第50章 promise ■
言葉を失い、息を飲み、目が離せなくなっていた。
写真を撮るのさえ忘れて
ただ目を見開いて立ち尽くしていた。
こんな世界があったのだと…
今目の前の信じられない光景が夢なのではないかとさえ思えてきてしまった。
無意識に、互いの握り合う手に力が入る。
言葉では言い表せないその甘美で幻想的な光景に、レイは無意識に涙がこぼれ落ちていた。
しばらくして、オーロラは消えていった。
奇跡的なその姿を見せてくれたのは数分いや数十秒だったかもしれない。
けれどその間、2人とも一瞬たりとも瞬きができないでいた。
そして、五条がゆっくりと口を開いた。
「ねぇ、レイ。
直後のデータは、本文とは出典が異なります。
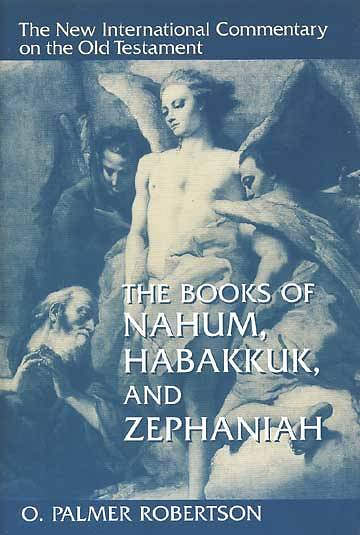 The New International Commentary on the Old Testament - Nahum, Habakkuk, and Zephaniah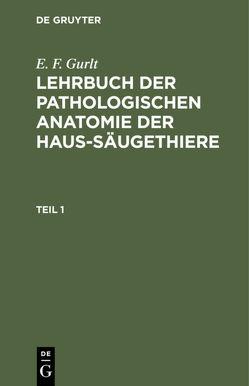 E. F. Gurlt: Lehrbuch der pathologischen Anatomie der Haus-Säugethiere / E. F. Gurlt: Lehrbuch der pathologischen Anatomie der Haus-Säugethiere. Teil 1 von Gurlt,  E. F.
」
レイは涙を流しながら五条の方を向く。
彼の星の瞬きで揺れる蒼眼はいつも以上に煌々とした輝きを纏って真っ直ぐこちらを見つめている。
背景が、まるで彼と一体化しているようにさえ思えるほど、その姿は幻想的に瞳に映り込んでいた。
「ここは日本より3時間進んでんの。知ってた?」
「……え?そうなんだ。知らなかった」
「今は21時回ったとこ。
てことは、向こうは0時。次の日になったよ」
「うん…?」
レイが首を傾げていると、
五条は目を細めてうっすら笑った。